- _Textabschnitt_
******************************

Rz. 154

Liegt überhaupt ein Unfall im Sinne der Bedingungen vor, so ist weiterhin zu prognostizieren, ob das Unfallereignis den Bandscheibenvorfall überwiegend verursacht hat.

"Überwiegend" bedeutet, dass die Bandscheibenschädigung zu über 50 % auf das Unfallereignis zurückgeführt werden kann. Ist dies der Fall, greift der Ausschluss nicht ein. Hierbei ist – anders als bei der Mitwirkung nach Ziff. 3 AUB 08/99, § 8 AUB 94/88 – der bestehende unfallfremde Verursachungsanteil voll zu berücksichtigen, also auch eine altersentsprechende Degeneration.

******************************

- _Einträge_
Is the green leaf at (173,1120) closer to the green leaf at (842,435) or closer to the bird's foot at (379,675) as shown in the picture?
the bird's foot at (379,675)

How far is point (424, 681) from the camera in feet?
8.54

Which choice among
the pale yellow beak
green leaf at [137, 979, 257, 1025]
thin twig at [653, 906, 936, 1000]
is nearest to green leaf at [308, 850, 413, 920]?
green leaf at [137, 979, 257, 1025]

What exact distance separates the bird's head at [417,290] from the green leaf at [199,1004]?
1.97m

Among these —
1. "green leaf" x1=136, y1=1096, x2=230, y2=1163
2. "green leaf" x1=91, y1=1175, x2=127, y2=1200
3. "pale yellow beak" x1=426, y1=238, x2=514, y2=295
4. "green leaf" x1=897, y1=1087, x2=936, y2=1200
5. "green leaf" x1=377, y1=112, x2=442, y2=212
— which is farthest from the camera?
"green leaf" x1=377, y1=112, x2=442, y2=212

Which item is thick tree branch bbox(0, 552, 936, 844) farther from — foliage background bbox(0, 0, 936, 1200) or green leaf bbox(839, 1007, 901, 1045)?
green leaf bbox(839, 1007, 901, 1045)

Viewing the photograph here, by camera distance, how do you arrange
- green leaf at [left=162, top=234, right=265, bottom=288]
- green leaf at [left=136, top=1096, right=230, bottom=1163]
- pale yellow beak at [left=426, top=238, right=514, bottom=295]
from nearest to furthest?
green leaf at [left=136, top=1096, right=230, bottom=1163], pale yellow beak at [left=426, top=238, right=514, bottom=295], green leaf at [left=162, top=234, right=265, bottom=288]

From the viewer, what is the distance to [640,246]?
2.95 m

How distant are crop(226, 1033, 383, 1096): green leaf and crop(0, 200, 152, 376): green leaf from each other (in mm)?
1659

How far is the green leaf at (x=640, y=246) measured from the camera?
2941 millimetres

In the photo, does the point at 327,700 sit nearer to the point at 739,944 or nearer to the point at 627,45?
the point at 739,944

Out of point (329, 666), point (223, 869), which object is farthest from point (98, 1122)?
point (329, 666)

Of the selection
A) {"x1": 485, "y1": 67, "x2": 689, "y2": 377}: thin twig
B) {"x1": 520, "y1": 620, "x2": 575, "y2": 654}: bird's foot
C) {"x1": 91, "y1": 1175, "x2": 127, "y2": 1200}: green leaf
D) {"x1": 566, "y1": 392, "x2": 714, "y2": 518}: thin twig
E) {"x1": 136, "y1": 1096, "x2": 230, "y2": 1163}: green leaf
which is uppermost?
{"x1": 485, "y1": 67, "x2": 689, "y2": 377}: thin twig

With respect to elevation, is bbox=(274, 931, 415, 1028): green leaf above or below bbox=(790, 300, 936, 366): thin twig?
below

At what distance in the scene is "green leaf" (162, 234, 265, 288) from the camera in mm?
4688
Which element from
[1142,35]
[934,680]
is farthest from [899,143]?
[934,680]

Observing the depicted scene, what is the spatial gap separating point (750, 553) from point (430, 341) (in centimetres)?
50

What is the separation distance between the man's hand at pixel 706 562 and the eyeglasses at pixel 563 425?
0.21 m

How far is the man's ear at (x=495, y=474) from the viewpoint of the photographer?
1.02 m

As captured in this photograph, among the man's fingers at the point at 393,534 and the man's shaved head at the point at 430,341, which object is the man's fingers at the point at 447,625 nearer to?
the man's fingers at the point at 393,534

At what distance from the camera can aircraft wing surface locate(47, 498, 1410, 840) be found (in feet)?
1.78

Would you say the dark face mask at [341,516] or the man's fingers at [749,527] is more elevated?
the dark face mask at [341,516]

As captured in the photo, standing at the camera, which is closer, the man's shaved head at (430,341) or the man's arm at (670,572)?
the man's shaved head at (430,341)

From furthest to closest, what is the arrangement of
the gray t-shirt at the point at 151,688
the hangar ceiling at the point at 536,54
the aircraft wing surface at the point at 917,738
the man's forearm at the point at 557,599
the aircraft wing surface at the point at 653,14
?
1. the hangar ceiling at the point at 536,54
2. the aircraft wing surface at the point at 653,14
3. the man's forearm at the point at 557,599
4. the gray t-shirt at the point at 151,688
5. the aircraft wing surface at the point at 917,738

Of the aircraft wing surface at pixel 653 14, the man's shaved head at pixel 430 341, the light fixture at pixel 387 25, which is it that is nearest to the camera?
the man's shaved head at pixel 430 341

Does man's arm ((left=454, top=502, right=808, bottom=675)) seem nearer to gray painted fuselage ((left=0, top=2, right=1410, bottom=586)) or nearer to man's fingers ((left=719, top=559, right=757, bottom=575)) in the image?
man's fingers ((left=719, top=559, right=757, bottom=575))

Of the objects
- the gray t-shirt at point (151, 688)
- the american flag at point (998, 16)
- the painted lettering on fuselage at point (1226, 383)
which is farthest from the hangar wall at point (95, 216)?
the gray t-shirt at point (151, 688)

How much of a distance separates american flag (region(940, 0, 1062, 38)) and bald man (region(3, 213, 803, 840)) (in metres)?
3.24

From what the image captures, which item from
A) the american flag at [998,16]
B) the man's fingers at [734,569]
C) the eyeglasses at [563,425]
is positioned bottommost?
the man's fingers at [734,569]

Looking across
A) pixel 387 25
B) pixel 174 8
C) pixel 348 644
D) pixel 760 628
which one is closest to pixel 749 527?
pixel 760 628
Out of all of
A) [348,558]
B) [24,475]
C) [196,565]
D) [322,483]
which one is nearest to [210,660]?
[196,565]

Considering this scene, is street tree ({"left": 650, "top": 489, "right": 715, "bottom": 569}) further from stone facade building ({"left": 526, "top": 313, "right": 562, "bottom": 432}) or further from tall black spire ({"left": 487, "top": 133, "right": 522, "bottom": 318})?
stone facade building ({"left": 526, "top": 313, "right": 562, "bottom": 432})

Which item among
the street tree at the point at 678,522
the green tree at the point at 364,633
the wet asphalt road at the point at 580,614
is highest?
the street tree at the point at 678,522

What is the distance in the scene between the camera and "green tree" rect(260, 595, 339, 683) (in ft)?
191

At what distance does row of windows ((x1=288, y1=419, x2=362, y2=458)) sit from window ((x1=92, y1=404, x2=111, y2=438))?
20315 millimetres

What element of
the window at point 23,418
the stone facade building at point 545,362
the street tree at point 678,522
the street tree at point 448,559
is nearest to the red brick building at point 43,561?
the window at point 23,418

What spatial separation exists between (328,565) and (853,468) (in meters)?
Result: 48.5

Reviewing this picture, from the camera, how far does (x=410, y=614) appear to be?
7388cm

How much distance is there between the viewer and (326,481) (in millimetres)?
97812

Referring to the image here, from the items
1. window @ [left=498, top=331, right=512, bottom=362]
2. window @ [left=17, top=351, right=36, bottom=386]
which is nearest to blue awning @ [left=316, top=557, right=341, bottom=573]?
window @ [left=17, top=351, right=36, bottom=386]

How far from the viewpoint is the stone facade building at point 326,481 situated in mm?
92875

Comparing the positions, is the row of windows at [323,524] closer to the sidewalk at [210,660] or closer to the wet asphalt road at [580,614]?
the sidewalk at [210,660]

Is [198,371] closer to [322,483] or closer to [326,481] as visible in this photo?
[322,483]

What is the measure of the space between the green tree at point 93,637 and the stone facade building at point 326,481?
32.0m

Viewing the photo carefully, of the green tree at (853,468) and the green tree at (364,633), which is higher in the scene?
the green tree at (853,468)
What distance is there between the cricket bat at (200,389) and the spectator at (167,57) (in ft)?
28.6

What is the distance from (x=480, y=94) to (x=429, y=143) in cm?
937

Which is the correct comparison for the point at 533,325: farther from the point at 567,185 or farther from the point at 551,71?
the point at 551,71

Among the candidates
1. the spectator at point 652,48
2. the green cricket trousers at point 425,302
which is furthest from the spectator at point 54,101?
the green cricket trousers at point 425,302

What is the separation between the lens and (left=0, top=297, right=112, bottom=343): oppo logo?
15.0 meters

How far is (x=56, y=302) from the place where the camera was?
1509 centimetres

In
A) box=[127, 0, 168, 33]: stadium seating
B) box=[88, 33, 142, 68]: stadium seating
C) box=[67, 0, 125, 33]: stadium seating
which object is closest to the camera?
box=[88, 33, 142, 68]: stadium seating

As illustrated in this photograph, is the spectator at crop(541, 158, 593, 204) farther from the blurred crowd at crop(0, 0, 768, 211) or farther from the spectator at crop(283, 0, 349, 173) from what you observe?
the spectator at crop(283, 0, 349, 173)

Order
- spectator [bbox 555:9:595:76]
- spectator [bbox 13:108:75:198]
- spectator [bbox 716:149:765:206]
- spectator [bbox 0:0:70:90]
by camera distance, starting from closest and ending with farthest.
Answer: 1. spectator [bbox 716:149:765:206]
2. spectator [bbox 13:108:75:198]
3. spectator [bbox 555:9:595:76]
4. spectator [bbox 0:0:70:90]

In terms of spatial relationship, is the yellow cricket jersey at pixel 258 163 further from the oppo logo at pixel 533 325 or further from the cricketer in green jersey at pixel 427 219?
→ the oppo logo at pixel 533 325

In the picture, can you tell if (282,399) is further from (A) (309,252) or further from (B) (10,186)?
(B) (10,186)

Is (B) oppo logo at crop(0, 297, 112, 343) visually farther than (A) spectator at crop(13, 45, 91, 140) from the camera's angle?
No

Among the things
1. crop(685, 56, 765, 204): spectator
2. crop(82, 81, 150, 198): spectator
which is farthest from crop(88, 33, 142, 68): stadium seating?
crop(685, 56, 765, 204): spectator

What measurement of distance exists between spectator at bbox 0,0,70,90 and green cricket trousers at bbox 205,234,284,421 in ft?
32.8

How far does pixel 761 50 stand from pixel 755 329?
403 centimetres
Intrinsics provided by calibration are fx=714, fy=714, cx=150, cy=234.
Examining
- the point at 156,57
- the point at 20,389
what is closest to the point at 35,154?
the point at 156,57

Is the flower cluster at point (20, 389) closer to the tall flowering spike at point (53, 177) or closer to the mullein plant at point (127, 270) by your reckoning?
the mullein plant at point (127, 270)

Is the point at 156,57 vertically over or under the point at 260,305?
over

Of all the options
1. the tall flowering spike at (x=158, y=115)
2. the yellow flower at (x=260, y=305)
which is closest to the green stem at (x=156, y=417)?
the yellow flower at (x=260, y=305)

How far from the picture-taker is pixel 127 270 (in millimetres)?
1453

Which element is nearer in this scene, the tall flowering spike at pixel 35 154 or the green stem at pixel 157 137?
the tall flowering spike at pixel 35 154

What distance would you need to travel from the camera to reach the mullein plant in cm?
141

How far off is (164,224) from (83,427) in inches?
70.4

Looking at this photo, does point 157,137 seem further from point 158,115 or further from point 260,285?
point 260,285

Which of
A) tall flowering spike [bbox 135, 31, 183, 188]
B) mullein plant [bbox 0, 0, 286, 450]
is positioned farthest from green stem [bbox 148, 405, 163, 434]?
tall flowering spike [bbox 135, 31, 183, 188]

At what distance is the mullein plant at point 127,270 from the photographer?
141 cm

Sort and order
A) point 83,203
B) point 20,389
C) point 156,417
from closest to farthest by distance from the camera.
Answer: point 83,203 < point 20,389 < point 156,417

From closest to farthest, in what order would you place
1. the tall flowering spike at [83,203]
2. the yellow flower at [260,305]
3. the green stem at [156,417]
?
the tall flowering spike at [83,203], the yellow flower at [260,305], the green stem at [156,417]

******************************

- _Aufgabe_
Zitiere aus dem Textabschnitt zum unfallbedingten Bandscheibenvorfall wortgetreu die Passage von „Liegt überhaupt ein“ bis „eine altersentsprechende Degeneration.“. Als Grundlage dient ausschließlich der Textabschnitt.

- _Antwort_
Liegt überhaupt ein Unfall im Sinne der Bedingungen vor, so ist weiterhin zu prognostizieren, ob das Unfallereignis den Bandscheibenvorfall überwiegend verursacht hat.

"Überwiegend" bedeutet, dass die Bandscheibenschädigung zu über 50 % auf das Unfallereignis zurückgeführt werden kann. Ist dies der Fall, greift der Ausschluss nicht ein. Hierbei ist – anders als bei der Mitwirkung nach Ziff. 3 AUB 08/99, § 8 AUB 94/88 – der bestehende unfallfremde Verursachungsanteil voll zu berücksichtigen, also auch eine altersentsprechende Degeneration.